**QUOTED TEXT**:
- - - - -

That's why it's symmetry protected because to maintain this correspondence between this metal or the boundary, you need to preserve the symmetry. - And how do you make sure that you preserve a symmetry? - In practice, you never strictly preserve it. It can be weakly broken. For example, in these topological insulators, they're protected by time reversal (unclear). Earth's magnetic field, you can't really turn off, but it's very small.
And it turns out that it's so small that its effect on breaking these nice properties is very small. If you can respect the symmetry, within some small error, you're fine. - As a nonscientist myself, I'm fascinated by this, but it's making my brain throb a little. So I wanna go back a little bit and just ask, like, how did you get into cutting edge stuff? How did you find your way into doing this for a living?
- As a young kid, I was very interested in just problem solving in general, from Legos, or just, you know, some small like physics or math problems. And I think that's what motivated me enough to learn about the basics of physics. It's really just a drive to understand everyday phenomenon at the most basic level. - Was that always a drive for you? Were you always looking around saying, how does that work or what is this?
- I think it was that Lego philosophy of just first going down to the most basic building blocks before like assembling it all together. - What is the most complex structure you built with Lego? - There were some crazy spaceships, that's yeah. - You grew up in Los Angeles, right? - Yeah, that's right. - I think most people have a picture in their head of what Los Angeles is, 'cause of pop culture, we all know. But can you tell us what was Los Angeles like for you to grow up in?
What were you doing as a child in Los Angeles? - One of the most appealing features of LA as a kid was the musical elements. I started violin at a very early age and performed solo violin and chamber ensembles and orchestra, LA was just great for that. - You started out in like youth orchestras in Los Angeles? - Yeah, yeah, exactly. - You're being humble, you haven't mentioned yet that you've played Carnegie Hall.
- My orchestra fortunately had the opportunity to go to Carnegie Hall when I was in high school. And so that indeed was a wonderful experience. - Were you interested in physics at the time or was it all music first and then you discovered science later? - I was definitely interested in physics at the time. So that same year that we went to Carnegie, I had the other good fortune of competing in the US Physics Olympiad.
And there, I made it to this national training camp, that was another, I think, major milestone. - I'm so curious. I've never seen a Physics Olympiad. In my head, I'm picturing physicists running around a track and doing high jump, but I know that's not it. What are the challenges that you do as a kid at a Physics Olympiad and how did you approach it? - It's very similar to the usual athletic competitions, except everything is in your head. - I like.
- Whether or not it's fun, this is another question, I guess. Well, yeah, it's basically just a lot of problem solving of very, very interesting questions in classical mechanics or electromagnetism. - And there's various teams and whoever gets the most right answers or does it the fastest, how does it work? - Back then, like speed was not the problem. You have like several hours to work through these problems.

- - - - -

**PROVIDED DATA**:

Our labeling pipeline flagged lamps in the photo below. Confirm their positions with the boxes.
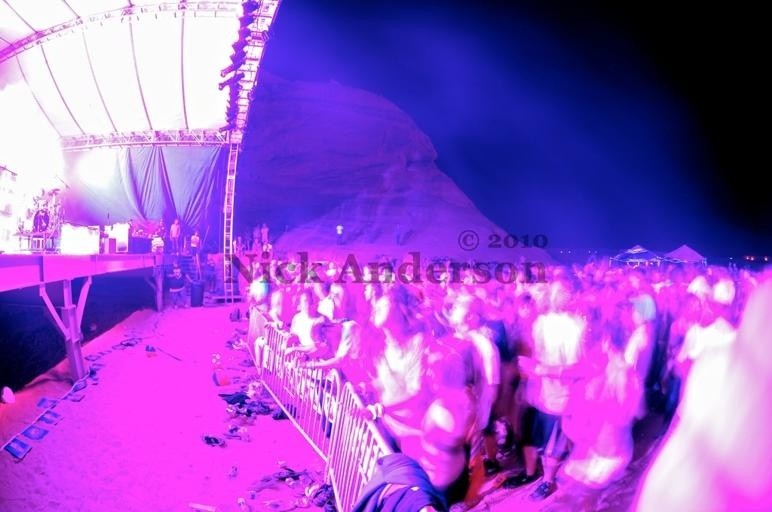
[216,0,260,135]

- - - - -

**TASK STATEMENT**: In the interview, list the musical settings the interviewee says they performed in after starting violin in Los Angeles. The data above play no part in this.

**SOLUTION TO THIS EXERCISE**:
- Solo violin
- Chamber ensembles
- Orchestra